Excerpted text
*** Block opens ***

Two agents (Cline, Roo-Code) tokenise before matching, which closes part of the gap. Classes A and B get harder. But Classes C, D, and E remain open because tokenisation does not evaluate substitution expressions or account for alternative destructive command patterns.

Aider, Plandex, and Open Interpreter rely on human approval instead of static guards. When users enable auto-yes mode (documented and supported in all three), that approval disappears. In CI pipelines, auto-yes is common. The human review layer that the security model depends on is frequently absent by design.

OpenHands and SWE-agent sandbox by default, which is structurally better. Both also document local execution modes that disable container isolation entirely. Once a user opts into local mode, the container is gone.

Continue holds because it implements all five defensive components: tokenisation with shell-quote, variable expansion detection, recursive command substitution evaluation, pipe destination checking, and an explicit list of known destructive patterns. Adversa ran 21 bypass cases against it. Zero reached execution.

What an Attack Actually Looks Like

The Makefile scenario is the cleanest illustration. An attacker submits a pull request to an open-source repository: a few doc edits, a test fixture, and a Makefile with a clean target containing rm -rf "$$HOME/.aws/credentials".

The developer’s AI coding agent runs the test suite. The Makefile’s dependency graph runs clean first. AWS credentials are gone. On a developer machine with cloud infrastructure access, that is the start of something significantly worse.

READMEs, .mcp.json configurations, tool descriptions, and any file the agent ingests as context are all potential injection surfaces. The attacker controls repository content. The developer trusts the agent to handle it safely. Most agents, it turns out, cannot.

*** Block closes ***

Tasks to carry out
1 - In the excerpt on coding-agent security, how many bypass cases did Adversa run against Continue?
2 - Copy the excerpt on coding-agent security word for word from "What an Attack" to "turns out, cannot.".
The listing has no connection to the excerpt on coding-agent security.

Information supplied
*** Block opens ***

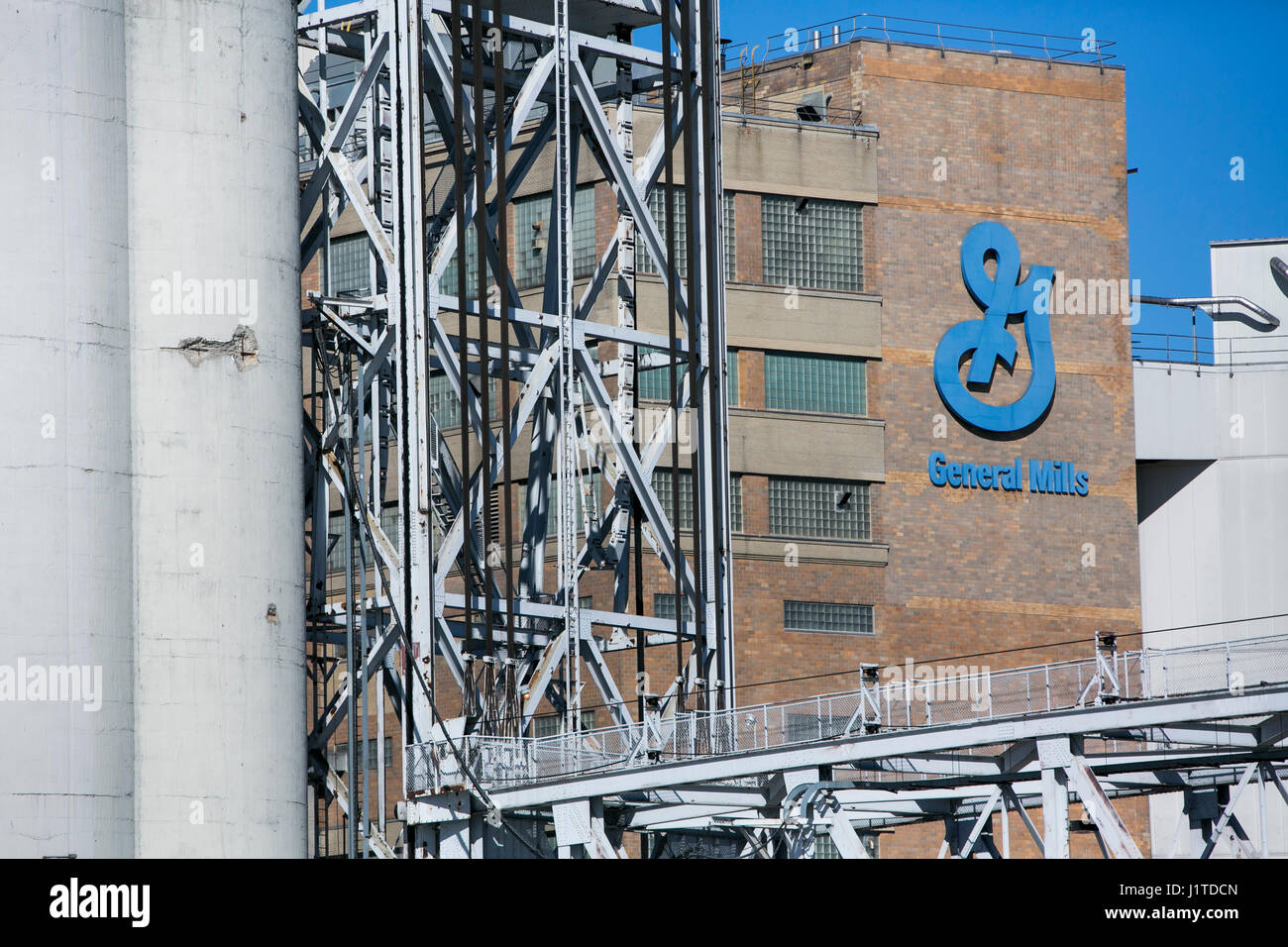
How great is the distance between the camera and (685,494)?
67.4m

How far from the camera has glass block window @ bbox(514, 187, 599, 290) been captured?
6925 centimetres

*** Block closes ***

Task results
1 - Adversa ran 21 bypass cases against Continue.

2 -
What an Attack Actually Looks Like

The Makefile scenario is the cleanest illustration. An attacker submits a pull request to an open-source repository: a few doc edits, a test fixture, and a Makefile with a clean target containing rm -rf "$$HOME/.aws/credentials".

The developer’s AI coding agent runs the test suite. The Makefile’s dependency graph runs clean first. AWS credentials are gone. On a developer machine with cloud infrastructure access, that is the start of something significantly worse.

READMEs, .mcp.json configurations, tool descriptions, and any file the agent ingests as context are all potential injection surfaces. The attacker controls repository content. The developer trusts the agent to handle it safely. Most agents, it turns out, cannot.